Brilliant doctoral student in the areas of ecology and anthropology, Hélène Pagezy was inspired by the research interests of Professor Jean Hiernaux (National Center of Scientific Research, CNRS, University of Paris), a well-respected scholar who stimulated much research about African populations.
After graduating in 1969, Dr. Pagezy went to Rwanda, Zaire, and Cameroon for intensive fieldwork. She pioneered studies comparing physical and physiological differences between Pygmy and non-Pygmy populations, investigating for the first time changes related to physical activity, seasons, and the stress provoked by the search for food. In this context, she described a particular kind of hunger related to the desire for meat, a feeling that has physiological causes and consequences. Human nutrition and diet became one of Dr. Pagezy’s major research interests. She conducted studies focusing on taste sensitivity and food habits, both in Pygmy and non-Pygmy groups, as well as other populations, such as Sudanese or Inuits.
Very open to interdisciplinary research, Dr. Pagezy also studied various aspects of the cultures and the environments she approached, which she described with remarkable precision. For example, she recorded songs and ritual dances related to the ceremony for the end of seclusion for primiparous women among the Ntomba people of Zaire. She also well documented fishing techniques in Cameroon and Guyana. Such video and sound recordings were presented to the public through several museum exhibitions.
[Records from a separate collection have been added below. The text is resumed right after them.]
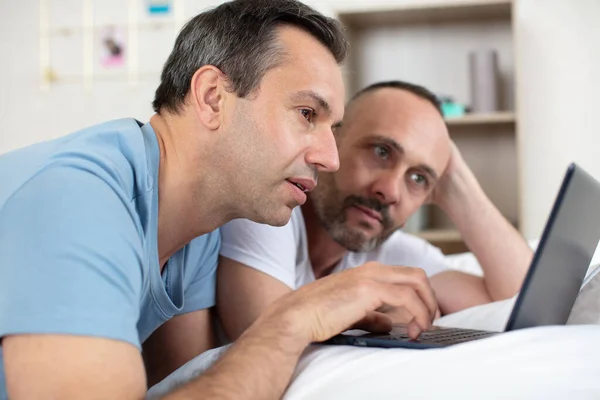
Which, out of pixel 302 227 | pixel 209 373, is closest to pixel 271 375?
pixel 209 373

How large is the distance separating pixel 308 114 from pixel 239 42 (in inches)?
5.9

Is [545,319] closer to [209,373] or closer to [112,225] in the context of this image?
[209,373]

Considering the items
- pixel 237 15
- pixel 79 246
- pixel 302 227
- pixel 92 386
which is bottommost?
pixel 302 227

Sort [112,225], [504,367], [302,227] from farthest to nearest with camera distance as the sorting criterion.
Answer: [302,227]
[112,225]
[504,367]

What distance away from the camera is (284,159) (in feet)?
3.22

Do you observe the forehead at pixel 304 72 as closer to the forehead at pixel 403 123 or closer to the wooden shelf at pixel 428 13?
the forehead at pixel 403 123

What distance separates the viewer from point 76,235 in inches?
26.8

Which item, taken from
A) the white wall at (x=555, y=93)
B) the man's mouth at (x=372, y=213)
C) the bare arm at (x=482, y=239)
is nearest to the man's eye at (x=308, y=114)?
the man's mouth at (x=372, y=213)

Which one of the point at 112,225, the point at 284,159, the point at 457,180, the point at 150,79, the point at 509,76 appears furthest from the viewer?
the point at 150,79

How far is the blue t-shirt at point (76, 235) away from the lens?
2.14 ft

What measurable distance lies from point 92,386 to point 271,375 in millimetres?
185

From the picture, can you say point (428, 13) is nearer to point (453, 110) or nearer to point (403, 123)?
point (453, 110)

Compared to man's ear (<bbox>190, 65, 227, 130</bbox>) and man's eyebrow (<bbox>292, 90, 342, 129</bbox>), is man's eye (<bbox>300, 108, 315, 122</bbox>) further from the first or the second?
man's ear (<bbox>190, 65, 227, 130</bbox>)

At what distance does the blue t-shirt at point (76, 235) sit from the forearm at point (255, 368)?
0.09 meters
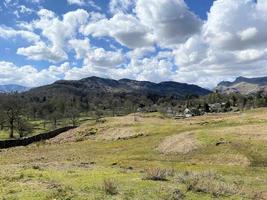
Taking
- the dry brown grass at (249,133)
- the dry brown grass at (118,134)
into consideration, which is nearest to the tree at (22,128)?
the dry brown grass at (118,134)

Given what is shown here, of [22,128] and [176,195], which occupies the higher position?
[176,195]

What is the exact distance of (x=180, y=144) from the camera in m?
60.2

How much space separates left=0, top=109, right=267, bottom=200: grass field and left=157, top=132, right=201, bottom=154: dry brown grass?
0.52 ft

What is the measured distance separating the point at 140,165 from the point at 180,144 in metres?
13.5

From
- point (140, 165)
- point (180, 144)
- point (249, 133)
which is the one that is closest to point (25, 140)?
point (180, 144)

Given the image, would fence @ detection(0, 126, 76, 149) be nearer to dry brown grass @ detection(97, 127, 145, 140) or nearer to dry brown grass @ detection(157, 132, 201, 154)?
dry brown grass @ detection(97, 127, 145, 140)

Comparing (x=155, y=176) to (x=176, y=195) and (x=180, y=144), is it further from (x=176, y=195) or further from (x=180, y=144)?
(x=180, y=144)

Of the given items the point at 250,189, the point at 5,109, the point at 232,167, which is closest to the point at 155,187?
the point at 250,189

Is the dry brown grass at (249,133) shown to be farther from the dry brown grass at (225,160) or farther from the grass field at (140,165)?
the dry brown grass at (225,160)

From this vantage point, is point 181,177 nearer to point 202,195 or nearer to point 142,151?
point 202,195

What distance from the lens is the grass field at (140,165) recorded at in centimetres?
2159

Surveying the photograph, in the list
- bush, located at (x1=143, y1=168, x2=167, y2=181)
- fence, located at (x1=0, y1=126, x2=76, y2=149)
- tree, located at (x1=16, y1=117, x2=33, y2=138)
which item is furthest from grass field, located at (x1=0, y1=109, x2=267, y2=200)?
tree, located at (x1=16, y1=117, x2=33, y2=138)

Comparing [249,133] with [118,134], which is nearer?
[249,133]

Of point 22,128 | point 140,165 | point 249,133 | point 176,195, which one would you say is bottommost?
point 22,128
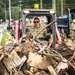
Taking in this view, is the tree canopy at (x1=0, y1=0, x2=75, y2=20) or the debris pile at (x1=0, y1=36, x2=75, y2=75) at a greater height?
the debris pile at (x1=0, y1=36, x2=75, y2=75)

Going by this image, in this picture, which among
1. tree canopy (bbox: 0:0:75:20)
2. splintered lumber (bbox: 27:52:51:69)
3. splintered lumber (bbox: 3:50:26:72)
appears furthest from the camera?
tree canopy (bbox: 0:0:75:20)

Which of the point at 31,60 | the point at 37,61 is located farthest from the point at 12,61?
the point at 37,61

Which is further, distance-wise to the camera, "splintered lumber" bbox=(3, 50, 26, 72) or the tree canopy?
the tree canopy

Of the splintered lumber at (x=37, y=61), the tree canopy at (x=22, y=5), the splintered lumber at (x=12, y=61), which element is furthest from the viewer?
the tree canopy at (x=22, y=5)

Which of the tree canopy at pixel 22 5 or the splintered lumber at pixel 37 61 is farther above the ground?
the splintered lumber at pixel 37 61

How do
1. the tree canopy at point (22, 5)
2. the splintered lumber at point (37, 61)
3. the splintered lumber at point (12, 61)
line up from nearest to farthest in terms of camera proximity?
the splintered lumber at point (12, 61)
the splintered lumber at point (37, 61)
the tree canopy at point (22, 5)

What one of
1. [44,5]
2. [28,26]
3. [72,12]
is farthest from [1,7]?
[28,26]

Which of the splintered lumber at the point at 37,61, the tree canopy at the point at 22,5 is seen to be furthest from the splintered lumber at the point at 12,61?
the tree canopy at the point at 22,5

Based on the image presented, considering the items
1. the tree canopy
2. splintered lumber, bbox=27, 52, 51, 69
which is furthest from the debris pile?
the tree canopy

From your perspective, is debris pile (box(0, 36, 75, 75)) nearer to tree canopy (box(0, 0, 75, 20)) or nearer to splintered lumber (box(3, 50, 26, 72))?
splintered lumber (box(3, 50, 26, 72))

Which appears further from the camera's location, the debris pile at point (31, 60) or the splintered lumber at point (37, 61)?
the splintered lumber at point (37, 61)

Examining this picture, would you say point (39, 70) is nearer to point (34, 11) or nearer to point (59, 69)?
point (59, 69)

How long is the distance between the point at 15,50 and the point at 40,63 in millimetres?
634

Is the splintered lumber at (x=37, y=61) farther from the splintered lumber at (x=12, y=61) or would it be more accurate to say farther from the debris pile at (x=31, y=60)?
the splintered lumber at (x=12, y=61)
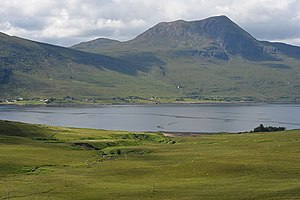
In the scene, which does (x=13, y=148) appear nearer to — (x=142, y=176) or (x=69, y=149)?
(x=69, y=149)

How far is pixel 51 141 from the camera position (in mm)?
127938

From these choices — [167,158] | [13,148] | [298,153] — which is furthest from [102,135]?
[298,153]

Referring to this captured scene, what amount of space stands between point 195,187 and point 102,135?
101101 millimetres

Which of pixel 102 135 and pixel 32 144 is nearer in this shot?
pixel 32 144

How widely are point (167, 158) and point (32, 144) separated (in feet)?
127

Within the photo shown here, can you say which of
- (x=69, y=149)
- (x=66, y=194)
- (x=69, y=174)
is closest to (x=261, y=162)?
(x=69, y=174)

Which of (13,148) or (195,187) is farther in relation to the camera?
(13,148)


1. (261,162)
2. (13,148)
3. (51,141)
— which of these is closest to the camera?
(261,162)

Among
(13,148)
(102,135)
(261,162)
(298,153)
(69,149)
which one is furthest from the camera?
(102,135)

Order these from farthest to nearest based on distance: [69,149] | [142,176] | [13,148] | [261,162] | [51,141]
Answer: [51,141] < [69,149] < [13,148] < [261,162] < [142,176]

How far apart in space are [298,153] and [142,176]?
34904 mm

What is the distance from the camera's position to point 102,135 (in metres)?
154

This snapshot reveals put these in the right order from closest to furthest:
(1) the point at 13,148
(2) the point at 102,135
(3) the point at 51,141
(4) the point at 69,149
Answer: (1) the point at 13,148 < (4) the point at 69,149 < (3) the point at 51,141 < (2) the point at 102,135

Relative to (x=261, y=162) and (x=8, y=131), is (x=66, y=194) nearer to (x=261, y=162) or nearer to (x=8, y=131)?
(x=261, y=162)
Becoming acquainted with the people that hosted her research, she contributed much to establish effective AIDS prevention campaigns and organized theatrical representations intended to make the audience familiar with the illness. In a similar vein, she led a project devoted to the collection of drawings portraying the way children see their societies and their relationship with the environment. Over two hundred drawings, from all over the world, were recently published in [End Page 797] a remarkable book, Nature du Monde: Dessins d’Enfants (Natures of the World: Children’s Drawings, 2011). It includes accompanying comments by scholars familiar with the subject matter. Such publication would deserve an English translation, given its universal message.
Dr. Pagezy ended her scientific career as director of research at CNRS, a position equivalent to a full professorship. After her retirement, she continued to work at the National Museum of Natural History in Paris where she transmitted to many younger scholars her scientific rigor, ethnological precision, curiosity, and generosity.
Dr. Hélène Pagezy will be greatly missed by her family and her colleagues.